Data entries
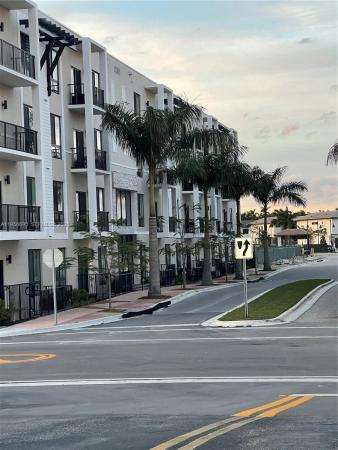Urbana At Downtown Doral, 8265 NW 41st St #C-402, Doral, Florida 33166, image 2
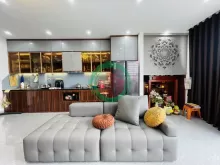 Duy nhất 1 nhà Lạc Long Quân gần ô tô, full nội thất 72m² giá 11.5 tỷ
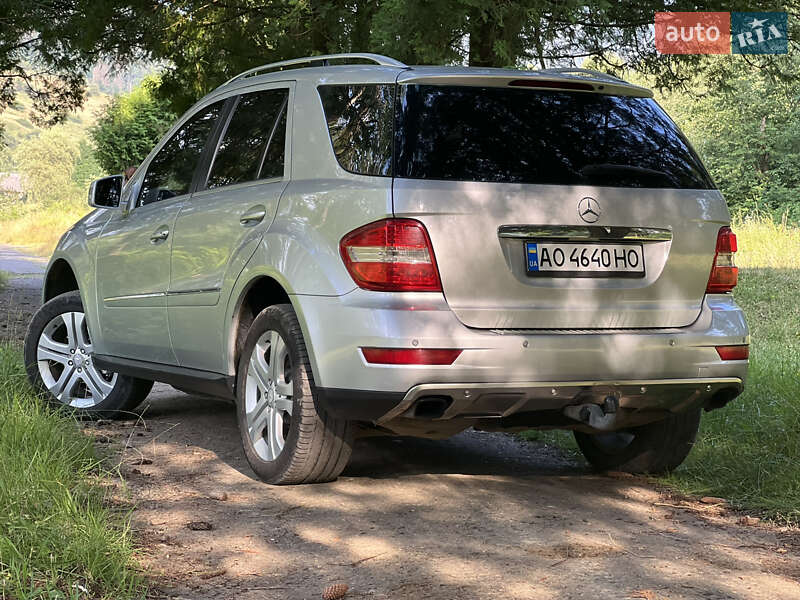 Внедорожник / Кроссовер Mercedes-Benz M-Class 2010 в Межгорье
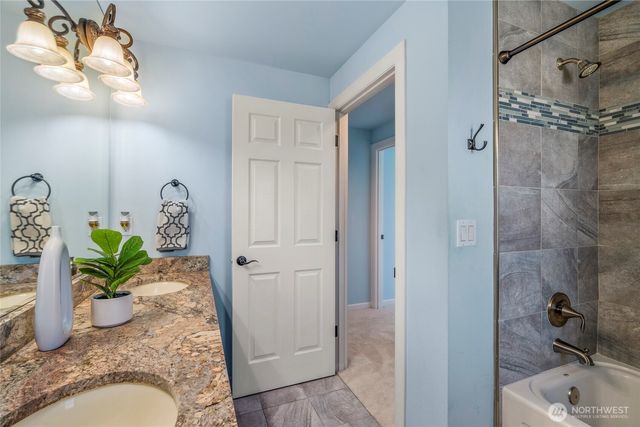 421 NE 60th Street, Seattle, WA 98115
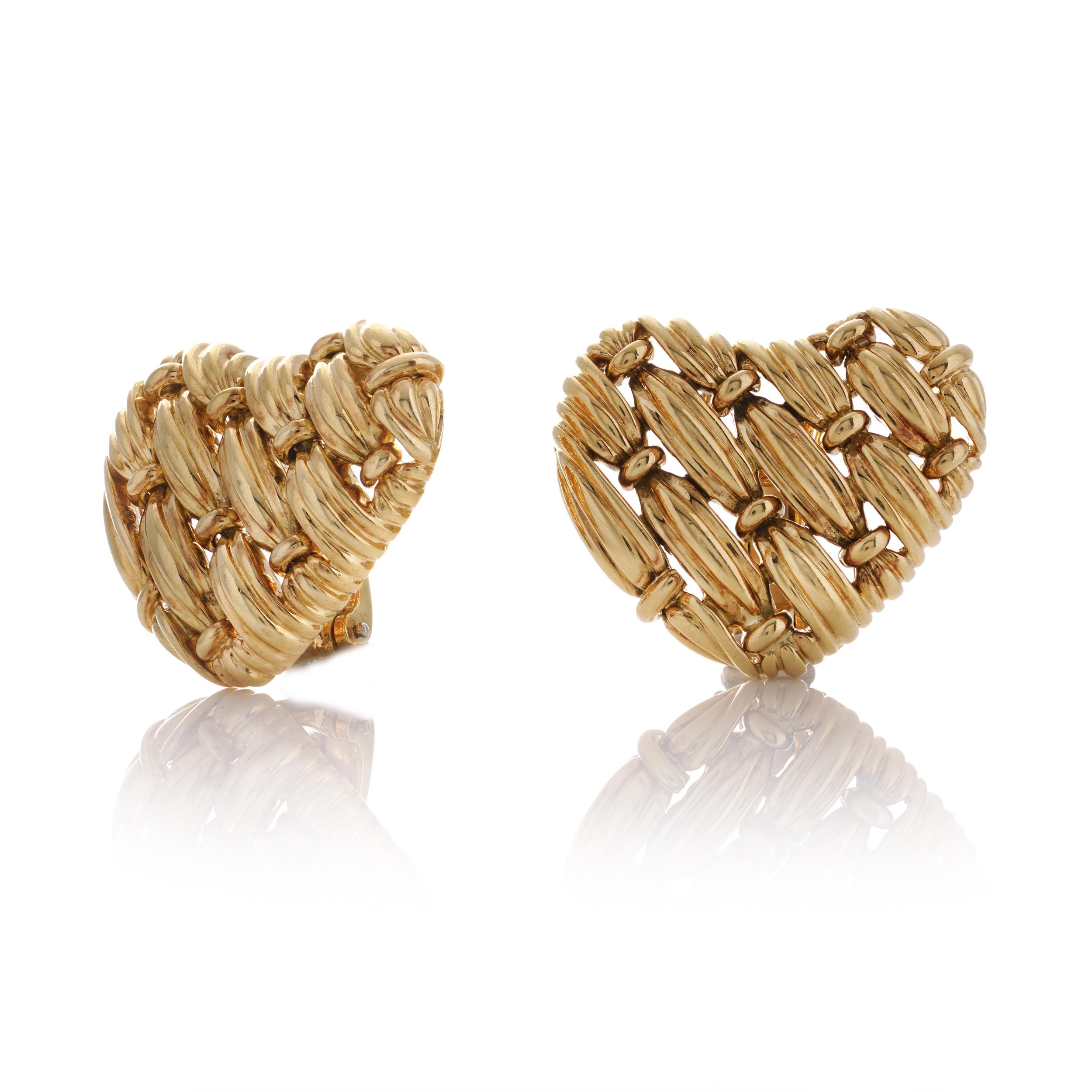 Women's Tiffany & Co 18kt yellow gold ladies woven heart design pair of clip-on earrings For Sale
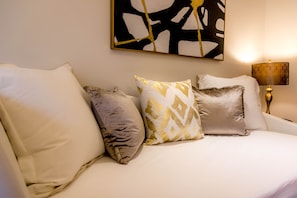 1 chambre, coffres-forts dans les chambres, fer et planche à repasser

DIRECTIVE
Can you edit the records above by replacing "For Sale" with "Available Now", leaving everything else as it is and omitting the pictures?

SOLUTION FOR THIS EXERCISE
Urbana At Downtown Doral, 8265 NW 41st St #C-402, Doral, Florida 33166, image 2
 Duy nhất 1 nhà Lạc Long Quân gần ô tô, full nội thất 72m² giá 11.5 tỷ
 Внедорожник / Кроссовер Mercedes-Benz M-Class 2010 в Межгорье
 421 NE 60th Street, Seattle, WA 98115
 Women's Tiffany & Co 18kt yellow gold ladies woven heart design pair of clip-on earrings Available Now
 1 chambre, coffres-forts dans les chambres, fer et planche à repasser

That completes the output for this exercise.